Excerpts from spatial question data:
____________

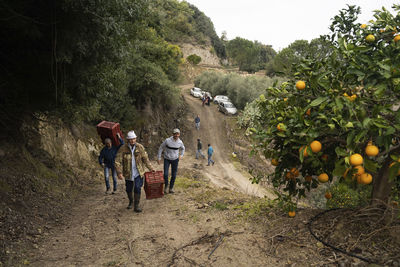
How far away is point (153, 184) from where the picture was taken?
19.6 feet

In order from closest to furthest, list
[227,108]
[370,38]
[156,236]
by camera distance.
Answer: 1. [370,38]
2. [156,236]
3. [227,108]

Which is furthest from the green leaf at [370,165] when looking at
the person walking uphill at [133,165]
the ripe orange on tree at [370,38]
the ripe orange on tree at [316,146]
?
the person walking uphill at [133,165]

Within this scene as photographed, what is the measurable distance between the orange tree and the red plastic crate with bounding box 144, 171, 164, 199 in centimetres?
301

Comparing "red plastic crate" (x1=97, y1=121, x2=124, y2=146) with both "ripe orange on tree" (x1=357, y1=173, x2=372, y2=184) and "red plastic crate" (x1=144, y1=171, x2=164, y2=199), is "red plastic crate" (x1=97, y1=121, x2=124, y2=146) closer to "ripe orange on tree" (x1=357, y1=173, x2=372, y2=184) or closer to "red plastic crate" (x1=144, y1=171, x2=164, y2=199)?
"red plastic crate" (x1=144, y1=171, x2=164, y2=199)

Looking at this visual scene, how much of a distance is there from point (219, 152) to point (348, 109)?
18517 mm

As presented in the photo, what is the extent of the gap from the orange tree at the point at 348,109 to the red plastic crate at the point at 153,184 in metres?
3.01

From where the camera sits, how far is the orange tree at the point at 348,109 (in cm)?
249

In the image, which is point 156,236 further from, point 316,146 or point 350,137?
point 350,137

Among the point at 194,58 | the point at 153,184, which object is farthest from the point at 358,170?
the point at 194,58

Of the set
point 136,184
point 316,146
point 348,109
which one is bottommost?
point 136,184

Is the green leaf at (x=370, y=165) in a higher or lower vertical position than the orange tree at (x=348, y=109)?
lower

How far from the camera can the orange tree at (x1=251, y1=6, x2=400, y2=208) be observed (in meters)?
2.49

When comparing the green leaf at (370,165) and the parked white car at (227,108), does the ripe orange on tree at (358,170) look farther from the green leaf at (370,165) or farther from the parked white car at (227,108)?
the parked white car at (227,108)

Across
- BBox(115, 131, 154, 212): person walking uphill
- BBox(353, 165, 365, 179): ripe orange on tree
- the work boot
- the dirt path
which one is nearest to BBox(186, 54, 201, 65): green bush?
the dirt path
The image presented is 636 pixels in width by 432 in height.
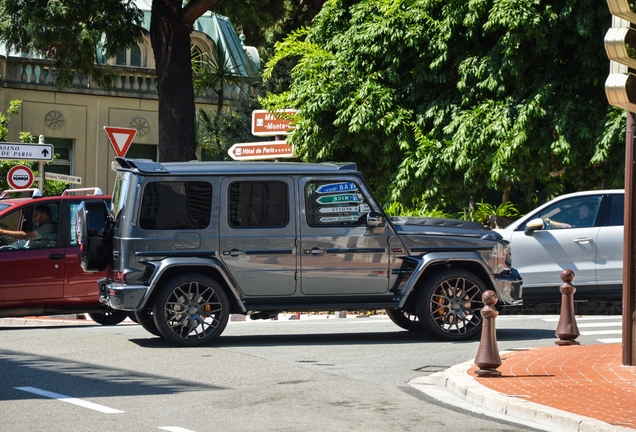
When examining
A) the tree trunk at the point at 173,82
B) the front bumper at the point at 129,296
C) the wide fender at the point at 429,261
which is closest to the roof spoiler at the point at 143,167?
the front bumper at the point at 129,296

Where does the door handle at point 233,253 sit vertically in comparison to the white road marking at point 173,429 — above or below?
above

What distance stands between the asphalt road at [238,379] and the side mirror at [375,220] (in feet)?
4.48

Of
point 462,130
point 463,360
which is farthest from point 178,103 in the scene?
point 463,360

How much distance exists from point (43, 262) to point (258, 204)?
393 cm

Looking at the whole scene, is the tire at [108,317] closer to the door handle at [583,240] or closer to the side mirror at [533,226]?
the side mirror at [533,226]

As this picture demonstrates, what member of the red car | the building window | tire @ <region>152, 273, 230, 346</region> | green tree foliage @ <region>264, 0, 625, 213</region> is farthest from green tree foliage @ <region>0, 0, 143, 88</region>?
the building window

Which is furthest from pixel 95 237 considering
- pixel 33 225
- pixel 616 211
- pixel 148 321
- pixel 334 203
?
pixel 616 211

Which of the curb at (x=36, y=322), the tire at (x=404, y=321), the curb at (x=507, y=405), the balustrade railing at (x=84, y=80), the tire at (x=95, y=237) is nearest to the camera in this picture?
the curb at (x=507, y=405)

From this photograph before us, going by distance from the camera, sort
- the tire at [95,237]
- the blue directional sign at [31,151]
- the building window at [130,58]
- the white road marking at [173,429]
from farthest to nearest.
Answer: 1. the building window at [130,58]
2. the blue directional sign at [31,151]
3. the tire at [95,237]
4. the white road marking at [173,429]

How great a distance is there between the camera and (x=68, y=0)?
846 inches

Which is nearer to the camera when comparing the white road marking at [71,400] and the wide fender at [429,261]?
the white road marking at [71,400]

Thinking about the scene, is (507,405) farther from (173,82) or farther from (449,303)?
(173,82)

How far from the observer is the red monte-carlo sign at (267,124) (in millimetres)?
19969

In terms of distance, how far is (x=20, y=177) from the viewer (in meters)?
24.0
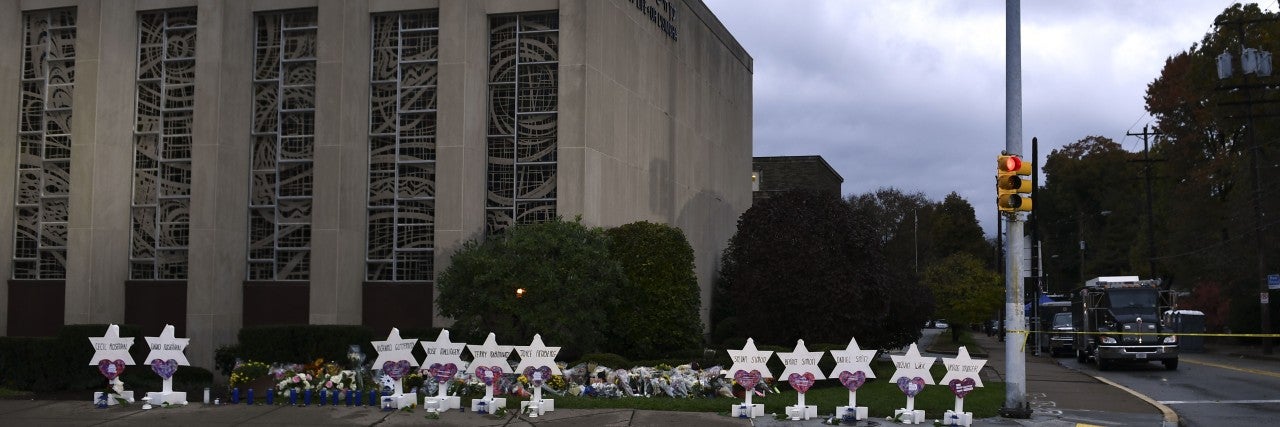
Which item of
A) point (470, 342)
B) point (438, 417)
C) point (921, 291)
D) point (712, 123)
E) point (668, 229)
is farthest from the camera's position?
point (712, 123)

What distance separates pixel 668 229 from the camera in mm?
27484

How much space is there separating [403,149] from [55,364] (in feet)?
36.8

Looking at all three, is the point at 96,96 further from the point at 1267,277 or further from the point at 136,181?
the point at 1267,277

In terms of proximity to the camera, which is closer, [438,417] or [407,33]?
[438,417]

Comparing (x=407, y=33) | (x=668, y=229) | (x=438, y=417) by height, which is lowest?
(x=438, y=417)

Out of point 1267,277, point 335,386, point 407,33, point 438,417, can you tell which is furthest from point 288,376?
point 1267,277

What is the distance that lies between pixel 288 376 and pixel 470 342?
6.72 m

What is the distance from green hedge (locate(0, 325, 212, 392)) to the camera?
1916 cm

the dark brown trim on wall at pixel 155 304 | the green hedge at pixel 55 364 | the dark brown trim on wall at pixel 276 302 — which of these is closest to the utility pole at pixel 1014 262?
the green hedge at pixel 55 364

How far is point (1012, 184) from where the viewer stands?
54.3 ft

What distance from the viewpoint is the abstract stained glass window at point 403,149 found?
28250mm

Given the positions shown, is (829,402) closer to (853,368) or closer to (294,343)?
(853,368)

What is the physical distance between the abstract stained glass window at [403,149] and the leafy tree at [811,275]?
8.66 metres

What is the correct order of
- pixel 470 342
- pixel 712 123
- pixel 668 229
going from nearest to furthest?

____________

Stated goal: Format every line of the entries above as a JSON list of strings, with one string per line. Skip the blank lines and leave out the pictures.

Exercise response:
[
  "How far away is point (153, 184) from where the picture was taken?",
  "19.6 feet",
  "In order from closest to furthest, list",
  "[227,108]",
  "[370,38]",
  "[156,236]",
  "by camera distance.",
  "Answer: 1. [370,38]",
  "2. [156,236]",
  "3. [227,108]",
  "Which is furthest from the green leaf at [370,165] when looking at",
  "the person walking uphill at [133,165]",
  "the ripe orange on tree at [370,38]",
  "the ripe orange on tree at [316,146]",
  "?",
  "the person walking uphill at [133,165]",
  "Within this scene as photographed, what is the measurable distance between the orange tree and the red plastic crate with bounding box 144, 171, 164, 199 in centimetres?",
  "301",
  "Comparing \"red plastic crate\" (x1=97, y1=121, x2=124, y2=146) with both \"ripe orange on tree\" (x1=357, y1=173, x2=372, y2=184) and \"red plastic crate\" (x1=144, y1=171, x2=164, y2=199), is \"red plastic crate\" (x1=97, y1=121, x2=124, y2=146) closer to \"ripe orange on tree\" (x1=357, y1=173, x2=372, y2=184) or closer to \"red plastic crate\" (x1=144, y1=171, x2=164, y2=199)?",
  "\"red plastic crate\" (x1=144, y1=171, x2=164, y2=199)",
  "Looking at this visual scene, how much of a distance is there from point (219, 152) to point (348, 109)?",
  "18517 mm",
  "As presented in the photo, what is the extent of the gap from the orange tree at the point at 348,109 to the red plastic crate at the point at 153,184 in metres?",
  "3.01",
  "From where the camera sits, how far is the orange tree at the point at 348,109 (in cm)?",
  "249",
  "In the image, which is point 156,236 further from, point 316,146 or point 350,137?",
  "point 350,137",
  "Among the point at 194,58 | the point at 153,184, which object is farthest from the point at 358,170?",
  "the point at 194,58",
  "Of the set",
  "point 136,184",
  "point 316,146",
  "point 348,109",
  "which one is bottommost?",
  "point 136,184",
  "Is the green leaf at (x=370, y=165) in a higher or lower vertical position than the orange tree at (x=348, y=109)?",
  "lower",
  "How far from the camera can the orange tree at (x1=251, y1=6, x2=400, y2=208) be observed (in meters)?",
  "2.49",
  "When comparing the green leaf at (370,165) and the parked white car at (227,108), does the ripe orange on tree at (358,170) look farther from the green leaf at (370,165) or farther from the parked white car at (227,108)?",
  "the parked white car at (227,108)",
  "Across",
  "- BBox(115, 131, 154, 212): person walking uphill",
  "- BBox(353, 165, 365, 179): ripe orange on tree",
  "- the work boot",
  "- the dirt path",
  "which one is nearest to BBox(186, 54, 201, 65): green bush?",
  "the dirt path",
  "The image presented is 636 pixels in width by 432 in height.",
  "When examining",
  "A) the tree trunk at the point at 173,82",
  "B) the front bumper at the point at 129,296",
  "C) the wide fender at the point at 429,261",
  "which is closest to the roof spoiler at the point at 143,167?",
  "the front bumper at the point at 129,296",
  "Where does the door handle at point 233,253 sit vertically in comparison to the white road marking at point 173,429 — above or below?",
  "above",
  "What distance stands between the asphalt road at [238,379] and the side mirror at [375,220] (in feet)?",
  "4.48",
  "Of",
  "point 462,130",
  "point 463,360",
  "which is farthest from point 178,103 in the scene?",
  "point 463,360",
  "How much distance exists from point (43, 262) to point (258, 204)?",
  "393 cm",
  "Looking at the whole scene, is the tire at [108,317] closer to the door handle at [583,240] or closer to the side mirror at [533,226]?",
  "the side mirror at [533,226]",
  "As this picture demonstrates, what member of the red car | the building window | tire @ <region>152, 273, 230, 346</region> | green tree foliage @ <region>264, 0, 625, 213</region> is farthest from green tree foliage @ <region>0, 0, 143, 88</region>?",
  "the building window",
  "Which is furthest from pixel 95 237 considering",
  "- pixel 33 225",
  "- pixel 616 211",
  "- pixel 148 321",
  "- pixel 334 203",
  "?",
  "pixel 616 211",
  "Which of the curb at (x=36, y=322), the tire at (x=404, y=321), the curb at (x=507, y=405), the balustrade railing at (x=84, y=80), the tire at (x=95, y=237) is nearest to the camera in this picture?",
  "the curb at (x=507, y=405)",
  "From this photograph before us, going by distance from the camera, sort",
  "- the tire at [95,237]",
  "- the blue directional sign at [31,151]",
  "- the building window at [130,58]",
  "- the white road marking at [173,429]",
  "from farthest to nearest.",
  "Answer: 1. the building window at [130,58]",
  "2. the blue directional sign at [31,151]",
  "3. the tire at [95,237]",
  "4. the white road marking at [173,429]",
  "How great a distance is there between the camera and (x=68, y=0)?",
  "846 inches",
  "Which is nearer to the camera when comparing the white road marking at [71,400] and the wide fender at [429,261]?",
  "the white road marking at [71,400]",
  "Thinking about the scene, is (507,405) farther from (173,82) or farther from (449,303)?",
  "(173,82)",
  "How far from the observer is the red monte-carlo sign at (267,124) (in millimetres)?",
  "19969",
  "In terms of distance, how far is (x=20, y=177) from the viewer (in meters)?",
  "24.0",
  "Which item of",
  "A) point (470, 342)",
  "B) point (438, 417)",
  "C) point (921, 291)",
  "D) point (712, 123)",
  "E) point (668, 229)",
  "is farthest from the camera's position?",
  "point (712, 123)",
  "What distance separates pixel 668 229 from the camera in mm?",
  "27484",
  "How much space is there separating [403,149] from [55,364] (in feet)?",
  "36.8",
  "Looking at all three, is the point at 96,96 further from the point at 1267,277 or further from the point at 136,181?",
  "the point at 1267,277",
  "In terms of proximity to the camera, which is closer, [438,417] or [407,33]?",
  "[438,417]",
  "Comparing (x=407, y=33) | (x=668, y=229) | (x=438, y=417) by height, which is lowest?",
  "(x=438, y=417)",
  "Out of point 1267,277, point 335,386, point 407,33, point 438,417, can you tell which is furthest from point 288,376?",
  "point 1267,277",
  "What is the distance that lies between pixel 288 376 and pixel 470 342?",
  "6.72 m",
  "What is the distance from green hedge (locate(0, 325, 212, 392)) to the camera?",
  "1916 cm",
  "the dark brown trim on wall at pixel 155 304 | the green hedge at pixel 55 364 | the dark brown trim on wall at pixel 276 302 — which of these is closest to the utility pole at pixel 1014 262?",
  "the green hedge at pixel 55 364",
  "How far is point (1012, 184) from where the viewer stands?",
  "54.3 ft",
  "What distance from the viewpoint is the abstract stained glass window at point 403,149 found?",
  "28250mm",
  "Given the positions shown, is (829,402) closer to (853,368) or closer to (294,343)?",
  "(853,368)",
  "What is the physical distance between the abstract stained glass window at [403,149] and the leafy tree at [811,275]?",
  "8.66 metres",
  "What is the correct order of",
  "- pixel 470 342",
  "- pixel 712 123",
  "- pixel 668 229",
  "going from nearest to furthest?"
]